What you are asked to do - Update the records from the line containing "Relative to what" up to and including the line containing "5797 millimetres" by replacing "windshield" with "windscreen" and leaving everything else unchanged. Leave the pictures out of the result.

Task data -
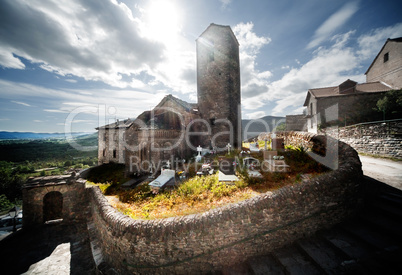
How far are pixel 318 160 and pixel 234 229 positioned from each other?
5945mm

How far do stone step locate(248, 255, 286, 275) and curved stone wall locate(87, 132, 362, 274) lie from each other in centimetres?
20

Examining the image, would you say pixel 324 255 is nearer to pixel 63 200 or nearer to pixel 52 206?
pixel 63 200

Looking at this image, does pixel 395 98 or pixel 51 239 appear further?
pixel 395 98

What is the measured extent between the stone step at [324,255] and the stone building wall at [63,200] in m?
13.5

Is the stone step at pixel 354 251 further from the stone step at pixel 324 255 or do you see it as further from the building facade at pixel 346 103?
the building facade at pixel 346 103

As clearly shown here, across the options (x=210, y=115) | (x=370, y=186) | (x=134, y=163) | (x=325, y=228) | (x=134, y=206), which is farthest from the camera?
(x=210, y=115)

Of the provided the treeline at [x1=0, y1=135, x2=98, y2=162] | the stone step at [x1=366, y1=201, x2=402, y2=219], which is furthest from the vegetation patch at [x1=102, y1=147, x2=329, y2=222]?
the treeline at [x1=0, y1=135, x2=98, y2=162]

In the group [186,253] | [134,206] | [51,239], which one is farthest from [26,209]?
[186,253]

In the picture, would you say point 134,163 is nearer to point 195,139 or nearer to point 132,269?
point 195,139

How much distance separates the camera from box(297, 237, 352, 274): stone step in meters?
3.66

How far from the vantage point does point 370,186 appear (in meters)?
5.95

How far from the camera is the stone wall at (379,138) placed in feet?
32.0

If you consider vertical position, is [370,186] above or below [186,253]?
above
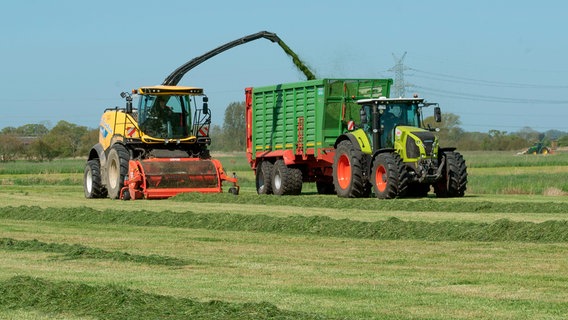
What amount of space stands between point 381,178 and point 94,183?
923 centimetres

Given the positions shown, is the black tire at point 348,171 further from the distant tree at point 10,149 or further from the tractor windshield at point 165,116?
the distant tree at point 10,149

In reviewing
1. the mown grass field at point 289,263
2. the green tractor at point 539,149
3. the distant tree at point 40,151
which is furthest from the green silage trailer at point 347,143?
the green tractor at point 539,149

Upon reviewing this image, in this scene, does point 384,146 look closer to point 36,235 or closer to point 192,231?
point 192,231

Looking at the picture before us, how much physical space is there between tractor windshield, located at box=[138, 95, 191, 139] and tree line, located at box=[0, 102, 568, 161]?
38.5 metres

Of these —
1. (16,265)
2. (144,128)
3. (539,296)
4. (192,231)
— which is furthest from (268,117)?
(539,296)

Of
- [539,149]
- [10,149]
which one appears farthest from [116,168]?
[539,149]

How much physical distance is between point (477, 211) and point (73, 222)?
7975 mm

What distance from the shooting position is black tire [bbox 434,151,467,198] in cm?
2616

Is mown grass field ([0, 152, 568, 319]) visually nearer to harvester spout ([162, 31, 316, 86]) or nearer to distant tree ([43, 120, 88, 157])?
harvester spout ([162, 31, 316, 86])

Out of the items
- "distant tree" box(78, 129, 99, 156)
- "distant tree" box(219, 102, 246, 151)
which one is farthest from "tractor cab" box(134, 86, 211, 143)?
"distant tree" box(219, 102, 246, 151)

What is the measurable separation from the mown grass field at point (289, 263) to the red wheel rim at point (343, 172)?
3179mm

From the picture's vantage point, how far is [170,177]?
2880 cm

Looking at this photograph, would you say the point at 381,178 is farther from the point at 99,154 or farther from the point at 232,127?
the point at 232,127

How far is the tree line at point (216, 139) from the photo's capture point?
307 ft
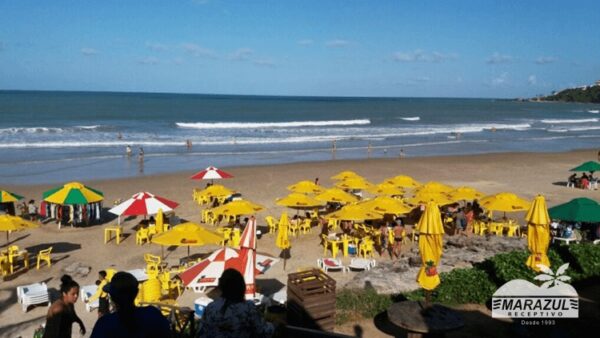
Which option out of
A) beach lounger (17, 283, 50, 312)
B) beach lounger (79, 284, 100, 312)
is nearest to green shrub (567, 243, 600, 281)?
beach lounger (79, 284, 100, 312)

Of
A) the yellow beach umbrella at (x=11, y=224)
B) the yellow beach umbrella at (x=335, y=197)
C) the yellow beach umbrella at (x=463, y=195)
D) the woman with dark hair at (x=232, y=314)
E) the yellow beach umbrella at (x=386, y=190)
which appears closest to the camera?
the woman with dark hair at (x=232, y=314)

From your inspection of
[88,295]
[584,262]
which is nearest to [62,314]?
[88,295]

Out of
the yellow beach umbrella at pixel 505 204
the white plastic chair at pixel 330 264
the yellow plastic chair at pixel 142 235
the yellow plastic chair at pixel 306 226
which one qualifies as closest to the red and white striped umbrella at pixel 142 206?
the yellow plastic chair at pixel 142 235

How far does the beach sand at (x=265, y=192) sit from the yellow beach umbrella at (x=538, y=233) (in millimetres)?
2985

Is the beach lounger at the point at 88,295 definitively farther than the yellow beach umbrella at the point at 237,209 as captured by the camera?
No

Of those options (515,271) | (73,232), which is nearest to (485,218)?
(515,271)

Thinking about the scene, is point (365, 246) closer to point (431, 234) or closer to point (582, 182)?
point (431, 234)

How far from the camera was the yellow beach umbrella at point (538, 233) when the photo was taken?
27.9ft

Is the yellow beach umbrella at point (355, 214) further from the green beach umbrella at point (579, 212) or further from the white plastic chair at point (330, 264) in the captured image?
the green beach umbrella at point (579, 212)

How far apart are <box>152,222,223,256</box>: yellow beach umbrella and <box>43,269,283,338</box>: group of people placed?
17.3 ft

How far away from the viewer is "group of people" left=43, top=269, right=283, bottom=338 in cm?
349

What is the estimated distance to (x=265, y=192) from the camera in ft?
70.3

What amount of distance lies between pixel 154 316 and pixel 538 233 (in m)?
6.99

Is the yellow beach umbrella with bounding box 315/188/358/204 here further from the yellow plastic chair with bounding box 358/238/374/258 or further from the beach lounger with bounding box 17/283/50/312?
the beach lounger with bounding box 17/283/50/312
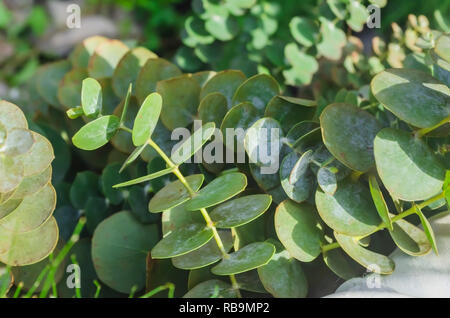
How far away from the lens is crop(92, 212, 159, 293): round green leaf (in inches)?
27.7

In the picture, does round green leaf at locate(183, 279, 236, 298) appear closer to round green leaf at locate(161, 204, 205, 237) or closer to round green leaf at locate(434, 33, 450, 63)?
round green leaf at locate(161, 204, 205, 237)

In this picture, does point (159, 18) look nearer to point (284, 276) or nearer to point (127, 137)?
point (127, 137)

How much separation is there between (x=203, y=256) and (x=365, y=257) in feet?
0.61

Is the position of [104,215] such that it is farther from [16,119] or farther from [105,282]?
[16,119]

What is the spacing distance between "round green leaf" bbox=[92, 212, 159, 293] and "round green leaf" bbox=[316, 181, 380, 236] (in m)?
0.27

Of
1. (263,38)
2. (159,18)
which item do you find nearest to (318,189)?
(263,38)

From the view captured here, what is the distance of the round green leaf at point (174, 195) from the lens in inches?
22.8

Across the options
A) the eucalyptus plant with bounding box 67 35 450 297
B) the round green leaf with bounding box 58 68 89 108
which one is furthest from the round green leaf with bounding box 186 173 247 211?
the round green leaf with bounding box 58 68 89 108

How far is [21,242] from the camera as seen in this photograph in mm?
639

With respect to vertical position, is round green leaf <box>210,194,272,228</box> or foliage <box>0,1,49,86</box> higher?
round green leaf <box>210,194,272,228</box>

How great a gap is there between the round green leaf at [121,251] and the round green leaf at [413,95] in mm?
375

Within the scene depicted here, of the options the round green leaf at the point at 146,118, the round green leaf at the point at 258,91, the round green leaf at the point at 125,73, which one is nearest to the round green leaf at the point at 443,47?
the round green leaf at the point at 258,91
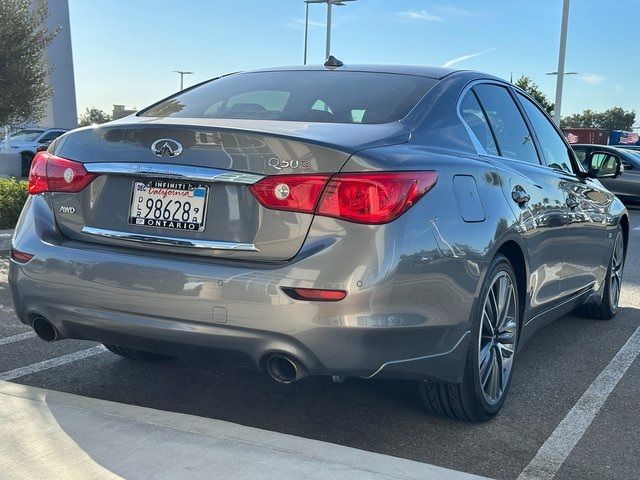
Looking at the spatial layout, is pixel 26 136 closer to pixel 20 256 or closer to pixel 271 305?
pixel 20 256

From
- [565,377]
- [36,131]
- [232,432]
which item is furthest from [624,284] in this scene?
[36,131]

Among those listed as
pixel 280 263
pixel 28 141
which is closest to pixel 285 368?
pixel 280 263

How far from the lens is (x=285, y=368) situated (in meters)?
2.97

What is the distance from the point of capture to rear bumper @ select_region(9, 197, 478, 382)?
2828mm

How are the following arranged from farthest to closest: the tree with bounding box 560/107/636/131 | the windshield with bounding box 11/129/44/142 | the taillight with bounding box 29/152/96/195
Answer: the tree with bounding box 560/107/636/131, the windshield with bounding box 11/129/44/142, the taillight with bounding box 29/152/96/195

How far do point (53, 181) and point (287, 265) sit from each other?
116 centimetres

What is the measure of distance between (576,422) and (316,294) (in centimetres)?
164

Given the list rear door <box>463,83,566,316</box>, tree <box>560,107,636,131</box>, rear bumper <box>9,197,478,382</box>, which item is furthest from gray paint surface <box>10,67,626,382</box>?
tree <box>560,107,636,131</box>

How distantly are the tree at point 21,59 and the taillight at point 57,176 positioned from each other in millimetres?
7272

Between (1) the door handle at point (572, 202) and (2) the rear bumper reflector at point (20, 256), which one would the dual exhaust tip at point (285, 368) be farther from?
(1) the door handle at point (572, 202)

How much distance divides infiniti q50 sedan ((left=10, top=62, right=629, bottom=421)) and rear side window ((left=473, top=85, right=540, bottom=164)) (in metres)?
0.39

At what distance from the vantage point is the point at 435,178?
10.1ft

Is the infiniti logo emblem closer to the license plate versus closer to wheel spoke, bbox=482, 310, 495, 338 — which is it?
the license plate

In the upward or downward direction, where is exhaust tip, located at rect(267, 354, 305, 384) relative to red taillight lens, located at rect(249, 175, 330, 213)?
downward
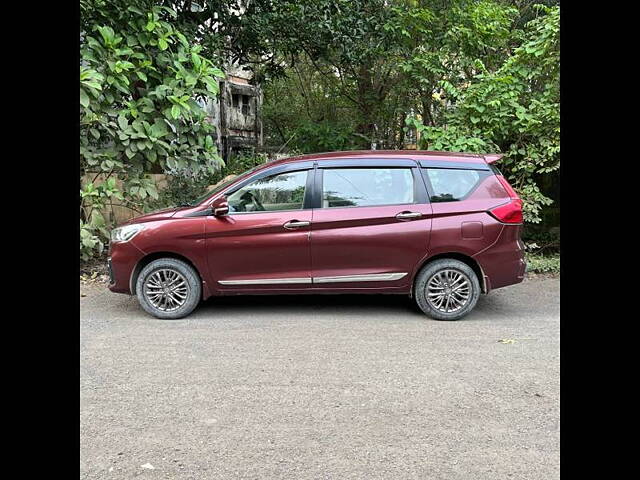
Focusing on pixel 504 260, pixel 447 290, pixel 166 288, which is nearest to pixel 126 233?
pixel 166 288

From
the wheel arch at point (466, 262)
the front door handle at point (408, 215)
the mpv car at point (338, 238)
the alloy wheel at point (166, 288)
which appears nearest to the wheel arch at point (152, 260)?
the mpv car at point (338, 238)

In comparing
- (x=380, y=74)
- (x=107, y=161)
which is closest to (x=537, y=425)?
(x=107, y=161)

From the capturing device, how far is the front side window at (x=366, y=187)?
222 inches

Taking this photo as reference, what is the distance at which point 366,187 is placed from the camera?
18.6 ft

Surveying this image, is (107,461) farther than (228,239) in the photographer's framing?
No

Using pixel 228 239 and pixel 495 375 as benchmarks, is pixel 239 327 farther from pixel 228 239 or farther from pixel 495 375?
pixel 495 375

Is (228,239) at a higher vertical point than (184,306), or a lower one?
higher

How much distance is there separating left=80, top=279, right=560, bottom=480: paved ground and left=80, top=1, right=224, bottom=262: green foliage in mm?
2327

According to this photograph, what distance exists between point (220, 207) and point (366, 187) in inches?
62.9

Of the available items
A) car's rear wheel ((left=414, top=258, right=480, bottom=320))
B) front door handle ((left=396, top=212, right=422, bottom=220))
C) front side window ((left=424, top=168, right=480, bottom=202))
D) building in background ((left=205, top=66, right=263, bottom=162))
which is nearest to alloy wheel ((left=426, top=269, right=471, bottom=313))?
car's rear wheel ((left=414, top=258, right=480, bottom=320))

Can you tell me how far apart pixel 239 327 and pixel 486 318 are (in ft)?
8.97
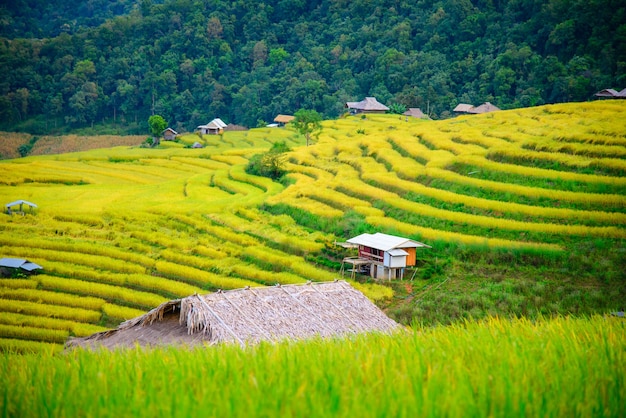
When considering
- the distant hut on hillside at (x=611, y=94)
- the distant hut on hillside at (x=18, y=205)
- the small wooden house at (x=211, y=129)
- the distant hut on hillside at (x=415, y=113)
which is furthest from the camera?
the small wooden house at (x=211, y=129)

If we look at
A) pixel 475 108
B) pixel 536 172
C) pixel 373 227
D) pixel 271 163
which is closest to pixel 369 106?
pixel 475 108

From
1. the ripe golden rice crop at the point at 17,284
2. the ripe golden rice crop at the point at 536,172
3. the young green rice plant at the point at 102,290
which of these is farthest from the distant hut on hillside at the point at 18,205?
the ripe golden rice crop at the point at 536,172

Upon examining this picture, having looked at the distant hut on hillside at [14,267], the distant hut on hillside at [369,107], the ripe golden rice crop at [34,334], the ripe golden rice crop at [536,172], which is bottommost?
the ripe golden rice crop at [34,334]

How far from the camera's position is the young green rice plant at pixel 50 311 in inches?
592

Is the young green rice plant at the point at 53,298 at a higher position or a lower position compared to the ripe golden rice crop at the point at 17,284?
lower

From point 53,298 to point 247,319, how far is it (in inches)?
267

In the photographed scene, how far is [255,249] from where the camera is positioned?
20312mm

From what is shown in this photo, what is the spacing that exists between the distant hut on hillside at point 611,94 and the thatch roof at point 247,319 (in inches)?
1469

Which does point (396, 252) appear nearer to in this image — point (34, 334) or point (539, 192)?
point (539, 192)

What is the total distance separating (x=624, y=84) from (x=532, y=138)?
1068 inches

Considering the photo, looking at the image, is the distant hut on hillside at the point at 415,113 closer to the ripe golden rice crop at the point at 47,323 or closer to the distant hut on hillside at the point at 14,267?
the distant hut on hillside at the point at 14,267

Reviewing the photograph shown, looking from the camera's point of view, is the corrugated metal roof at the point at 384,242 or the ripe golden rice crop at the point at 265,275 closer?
the ripe golden rice crop at the point at 265,275

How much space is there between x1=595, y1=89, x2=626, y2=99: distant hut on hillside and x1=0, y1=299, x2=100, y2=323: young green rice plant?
39614mm

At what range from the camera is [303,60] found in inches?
2879
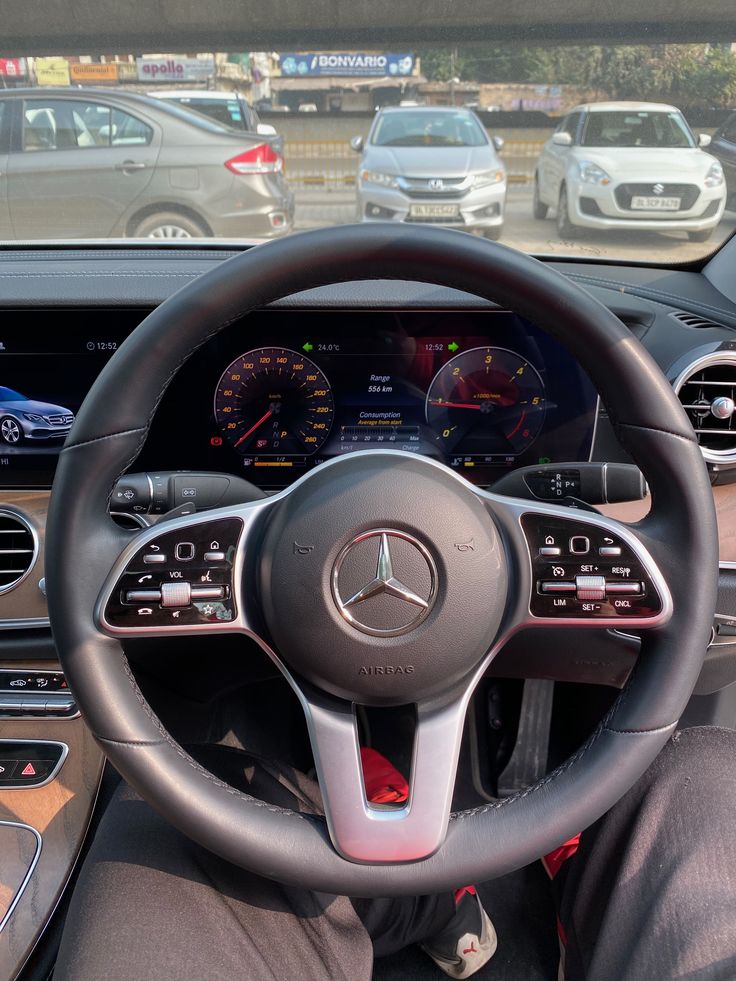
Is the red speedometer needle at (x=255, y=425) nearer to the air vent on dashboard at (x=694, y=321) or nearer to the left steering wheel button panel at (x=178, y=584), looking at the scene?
the left steering wheel button panel at (x=178, y=584)

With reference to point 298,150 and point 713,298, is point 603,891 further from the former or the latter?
point 298,150

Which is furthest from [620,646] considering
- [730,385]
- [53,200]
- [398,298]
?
[53,200]

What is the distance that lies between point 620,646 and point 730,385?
0.68m

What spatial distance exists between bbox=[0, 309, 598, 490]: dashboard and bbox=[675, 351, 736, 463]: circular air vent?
0.20 meters

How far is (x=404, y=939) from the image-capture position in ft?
5.54

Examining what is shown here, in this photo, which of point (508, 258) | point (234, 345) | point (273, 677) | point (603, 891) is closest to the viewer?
point (508, 258)

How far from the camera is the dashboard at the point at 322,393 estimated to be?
6.37 feet

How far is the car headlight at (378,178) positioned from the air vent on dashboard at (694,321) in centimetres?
81

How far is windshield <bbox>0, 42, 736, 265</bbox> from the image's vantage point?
1849 mm

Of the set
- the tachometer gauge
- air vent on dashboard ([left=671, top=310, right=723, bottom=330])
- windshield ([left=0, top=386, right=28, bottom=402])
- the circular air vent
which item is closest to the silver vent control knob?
the circular air vent

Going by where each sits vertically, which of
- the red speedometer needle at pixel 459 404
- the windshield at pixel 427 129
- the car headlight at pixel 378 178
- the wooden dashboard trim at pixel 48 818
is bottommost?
the wooden dashboard trim at pixel 48 818

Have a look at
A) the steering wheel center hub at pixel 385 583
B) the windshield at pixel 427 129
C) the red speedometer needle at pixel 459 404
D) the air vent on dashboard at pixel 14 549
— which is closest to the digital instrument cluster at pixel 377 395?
the red speedometer needle at pixel 459 404

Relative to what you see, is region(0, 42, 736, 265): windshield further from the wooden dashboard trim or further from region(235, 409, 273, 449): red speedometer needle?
the wooden dashboard trim

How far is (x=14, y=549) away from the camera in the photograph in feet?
6.40
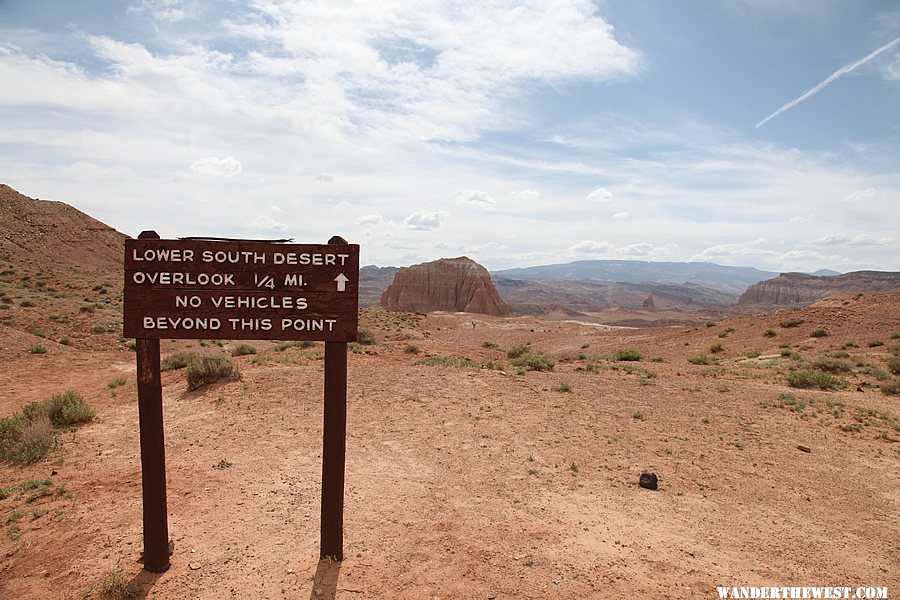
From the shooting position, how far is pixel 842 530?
5797 millimetres

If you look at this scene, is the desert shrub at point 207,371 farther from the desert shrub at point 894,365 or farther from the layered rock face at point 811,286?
the layered rock face at point 811,286

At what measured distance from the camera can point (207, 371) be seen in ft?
37.3

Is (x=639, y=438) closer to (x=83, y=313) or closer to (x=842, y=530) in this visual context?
(x=842, y=530)

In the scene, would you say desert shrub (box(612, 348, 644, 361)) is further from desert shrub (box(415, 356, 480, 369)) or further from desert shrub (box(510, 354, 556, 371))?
desert shrub (box(415, 356, 480, 369))

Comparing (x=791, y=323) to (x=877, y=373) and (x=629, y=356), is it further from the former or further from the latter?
(x=877, y=373)

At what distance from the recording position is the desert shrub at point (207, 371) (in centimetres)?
1127

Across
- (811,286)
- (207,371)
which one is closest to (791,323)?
(207,371)

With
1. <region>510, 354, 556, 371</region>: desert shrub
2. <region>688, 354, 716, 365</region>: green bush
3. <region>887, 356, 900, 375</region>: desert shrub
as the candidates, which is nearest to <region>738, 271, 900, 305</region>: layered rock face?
<region>688, 354, 716, 365</region>: green bush

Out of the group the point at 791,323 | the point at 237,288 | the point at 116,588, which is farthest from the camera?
the point at 791,323

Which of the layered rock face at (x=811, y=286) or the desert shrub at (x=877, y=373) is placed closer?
the desert shrub at (x=877, y=373)

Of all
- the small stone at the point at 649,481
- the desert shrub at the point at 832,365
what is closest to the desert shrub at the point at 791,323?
the desert shrub at the point at 832,365

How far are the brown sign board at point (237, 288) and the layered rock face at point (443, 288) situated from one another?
72.1 metres

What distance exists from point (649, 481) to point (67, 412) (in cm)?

Solution to the problem -
Relative to what you see, is region(0, 42, 736, 265): windscreen further from the wooden dashboard trim or further from region(235, 409, 273, 449): red speedometer needle?
the wooden dashboard trim

How far is (x=14, y=549) away from the camera in the photograph in feet?
6.40
From the shooting position, how far is pixel 842 530?
5797 millimetres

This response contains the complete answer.